The University of the Self #59 Part 2
Finding the Way: when words are not enough
Finding the Way: when words are not enough

Image 1: Place Cells
Content warning: this essay mentions depression, PTSD, mental health and loneliness.
Welcome back to part two (part one is here). Thank you for coming back (if you have), it is much appreciated. A quick refresh: I am attempting to write about two recent books I have read and discuss the impact they have had on my thinking, via a digression or two here and there.
The second book I have recently read was Wayfinding, by Michael Bond (Pan Macmillian, 2020). It is such a fascinating book, which delves deeply into how out brains make maps, and how place is related to our memories – though it is difficult to sum up a book like this into such a nutshell. I loved reading chapter one, ‘The First Wayfinders’, which discusses the importance of naming topographical features as a first means of mapping unfamiliar places, and I recognised this immediately in myself, and how I map unfamiliar external geography.
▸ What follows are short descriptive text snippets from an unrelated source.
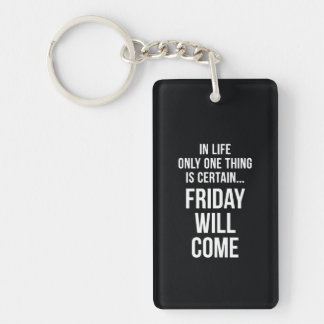 Friday Will Come Funny Work Quote Black White Single-Sided Rectangular Acrylic Key Ring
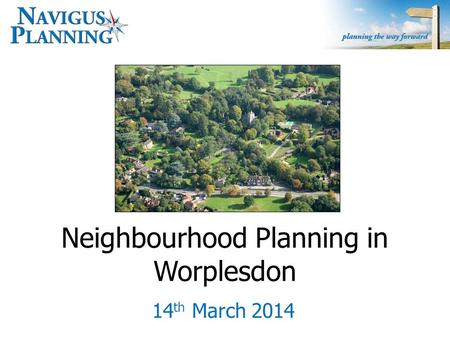 Neighbourhood Planning in Worplesdon 14 th March 2014.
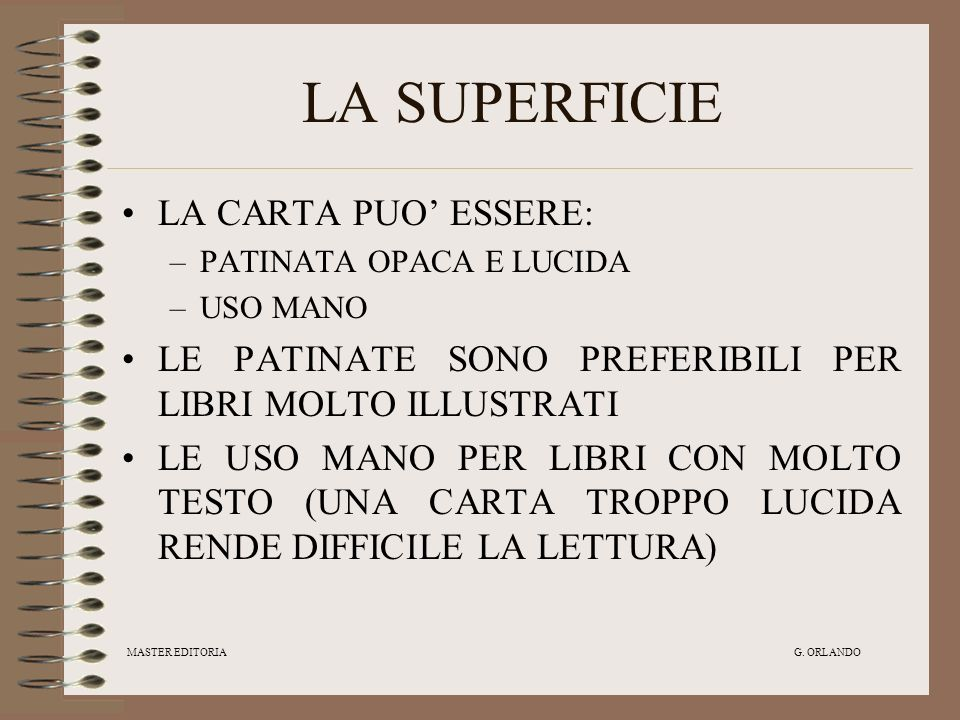 LA SUPERFICIE LA CARTA PUO' ESSERE:
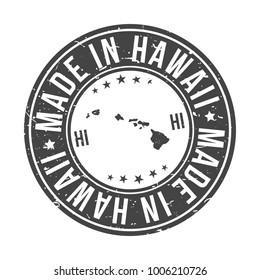 Made In Hawaii State USA Quality Original Stamp Design Vector Art Tourism Souvenir Round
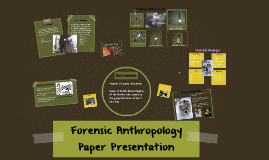 Forensic Anthropology Paper Presentation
“The names are highly descriptive and appropriate to their place: in terrain where it can be easy to lose your way, this wayfinder’s lexicon was designed to prevent you from doing so.” (Bond, 2020, p.11)
Such namings are a vital part of navigation for me: remember, I tell myself, that grassy bank as you turn left past the —— charity shop. Remember the view of the hills should be on your left as you walk back up from Holyroodhouse.
“A sequence of place names constitutes a set of directions: so equipped, you can make your journeys.” (Bond, 2020, p.12)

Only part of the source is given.